Casi fue en el mismo día. Venezuela amortiguó la enrome distancia que separaba el precio del dólar oficial con el de la calle con un sistema de bandas cambiarias para viabilizar la economía de varios sectores empresariales. Por su parte, Argentina también tuvo que ceder y devaluar el cambio oficial en dos oportunidades, aunque disparó el “blue” a más de 12 pesos por dólar. Son facturas que se explican en gran parte por la política económica de regímenes populistas que represan y maquillan el cambio real, aunque la inflación siga la ruta de un caballo descarriado y con los nervios alterados.
Estos rumbos de la evolución cambiaria tienen como antecedente histórico en América Latina un modelo de nominado “sustitución de importaciones”.
Los resultados de su implantación fueron variables. Muchos países que la adoptaron se iniciaron con un fuerte despegue de las industrias nacionales favorecidas no solo por el proteccionismo estatal sino por el ambiente que siguió a la Segunda Guerra Mundial. El problema radicó en la necesidad de inversiones abiertas, constantes y oportunas para evitar la obsolescencia; sin embargo siempre fue necesaria -en mayor o menor grado- la asistencia fiscal y los sacrificios del sector exportador que en parte se volvió marginal de la política económica del Estado. Cuando las divisas se deprimieron, funcionó la extraordinaria máquina de billetes y su indeseable hija: la inflación. El problema que registra la historia es que se inició un círculo vicioso que conectó la inflación con la inestabilidad política, el surgimiento de mágicos populismos, insatisfacción social acicateada ideológicamente que terminó en violencia y represión como capítulo final. Luego las aguas volvieron a su cauce y el liberalismo económico en su versión globalizadora ha brindado opciones no extremas que en algo recuerdan los buenos tiempos de “Estado de Bienestar europeo”.
El Ecuador todavía se beneficia de una celestial trilogía: alto precio internacional de su producto base, la dolarización y sectores productivos tradicionales que son exportados y se consumen nacionalmente a buen precio.

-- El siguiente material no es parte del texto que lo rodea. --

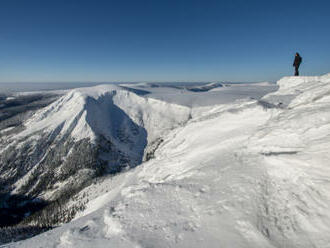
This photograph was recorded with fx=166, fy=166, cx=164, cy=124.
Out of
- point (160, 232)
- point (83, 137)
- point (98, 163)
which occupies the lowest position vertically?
point (98, 163)

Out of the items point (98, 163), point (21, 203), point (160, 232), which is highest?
point (160, 232)

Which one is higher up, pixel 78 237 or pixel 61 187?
pixel 78 237

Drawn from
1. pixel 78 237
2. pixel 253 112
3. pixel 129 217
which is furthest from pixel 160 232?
pixel 253 112

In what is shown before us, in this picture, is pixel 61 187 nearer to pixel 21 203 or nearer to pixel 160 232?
pixel 21 203

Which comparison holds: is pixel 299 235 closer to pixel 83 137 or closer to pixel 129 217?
pixel 129 217

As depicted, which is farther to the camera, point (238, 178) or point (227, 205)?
point (238, 178)

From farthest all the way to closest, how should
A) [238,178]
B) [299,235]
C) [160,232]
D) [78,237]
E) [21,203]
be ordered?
[21,203] → [238,178] → [78,237] → [160,232] → [299,235]

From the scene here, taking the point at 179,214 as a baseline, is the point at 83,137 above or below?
below

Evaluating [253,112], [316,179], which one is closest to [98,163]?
[253,112]

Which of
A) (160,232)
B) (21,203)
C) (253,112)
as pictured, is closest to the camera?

El problema que podría sobrevenir es muy diferente a los de sus colegas ideológicos. Se trata de que los ingresos en dólares no cuadren con el gasto fiscal y sea necesario restringir cada vez más las importaciones y que se privilegie la producción nacional. Sin duda esta sustitución beneficiará a la industria a largo plazo, pero es probable que inmediatamente sea difícil cubrir un abastecimiento, además muchos insumos indispensables para su funcionamiento deberán ser importados. Por supuesto las zonas fronterizas de Colombia y Perú estarán dispuestas a suplir con alegría cualquier urgencia de abastecimiento. Por esto es difícil entender la oportunidad o el apuro de las decisiones que se están expidiendo, cuando el tiempo postelectoral se supone más benigno para estos ajustes.